PROVIDED TEXT:
>>>>

I don't understand why this conversation has had to go on for this long.

The original post was in February of 2012, and it is now March of 2016. 
That's four years of discussion that basically boils down to a couple of 
purists insisting that their coding style is the only coding style, fits 
every possible scenario and is beautiful, while a much larger group comes 
up with scenarios where the given style guide is counterintuitive and 
difficult to read.

I think the salient fact here is that templating languages are supposed to 
be supersets of HTML, and as supersets should respect the native abilities 
of their parents. With HTML it is common and accepted to break tags with 
many attributes across multiple lines so that the code itself is easy to 
read (i.e., "visually parse", a term used frequently in this thread). This 
same convention extends into the Python world, where long lines can easily 
be broken down using parenthesis to maintain language constraints while 
allowing for ease of readability. In fact, PEP8 specifically prohibits 
lines longer than 80 characters, and even people who break that generally 
respect something along the lines of 99. Two Scoops will tell you that any 
community software should be a hard limit of 80, while internal projects 
can be allowed to go to 99 with group consensus.

<<<<

DATA ROWS:
>>>>

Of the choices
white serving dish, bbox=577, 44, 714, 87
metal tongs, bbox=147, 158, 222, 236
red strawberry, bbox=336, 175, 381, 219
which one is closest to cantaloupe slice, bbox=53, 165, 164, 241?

<<<<
>>>>

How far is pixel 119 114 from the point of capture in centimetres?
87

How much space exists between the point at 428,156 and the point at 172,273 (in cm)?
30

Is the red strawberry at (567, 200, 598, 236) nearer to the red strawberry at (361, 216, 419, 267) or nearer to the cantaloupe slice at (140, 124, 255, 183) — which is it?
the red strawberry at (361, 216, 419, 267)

<<<<
>>>>

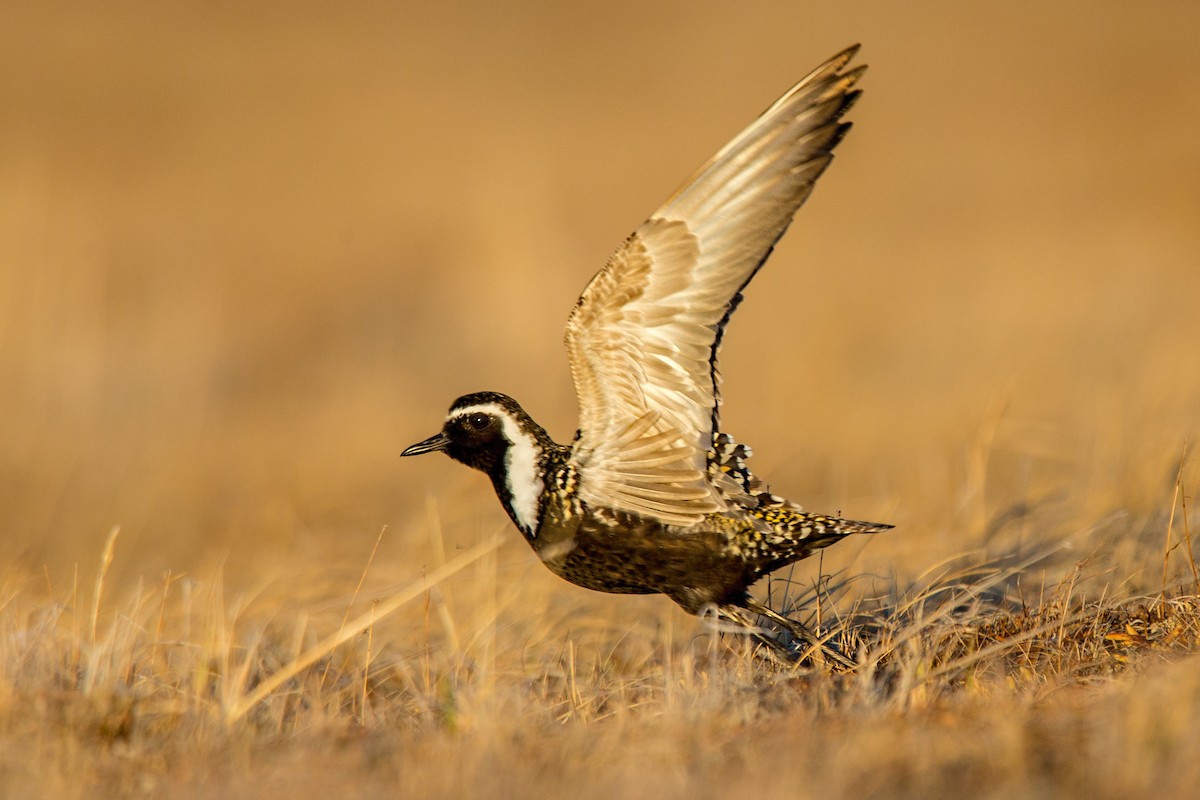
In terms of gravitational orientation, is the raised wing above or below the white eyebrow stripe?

<<<<

WHAT THIS EXERCISE ASKS:
1. From the post on breaking template tags across lines, transcribe the passage starting with "I don't understand" and going on through "difficult to read.".
2. According to the post on breaking template tags across lines, why should templating languages allow tags with many attributes to be split over several lines?
3. List every line-length rule or practice that the post on breaking template tags across lines cites, with its character count.

RESPONSES FOR EACH TASK:
1.
I don't understand why this conversation has had to go on for this long.

The original post was in February of 2012, and it is now March of 2016. 
That's four years of discussion that basically boils down to a couple of 
purists insisting that their coding style is the only coding style, fits 
every possible scenario and is beautiful, while a much larger group comes 
up with scenarios where the given style guide is counterintuitive and 
difficult to read.

2. Templating languages are supposed to be supersets of HTML, so they should respect the native abilities of their parent. In HTML it is common and accepted to break tags with many attributes across multiple lines so that the code is easy to read.

3.
- PEP8 prohibits lines longer than 80 characters.
- People who break the PEP8 rule generally respect a limit of around 99.
- Two Scoops sets a hard limit of 80 for community software.
- Two Scoops allows internal projects to go to 99 with group consensus.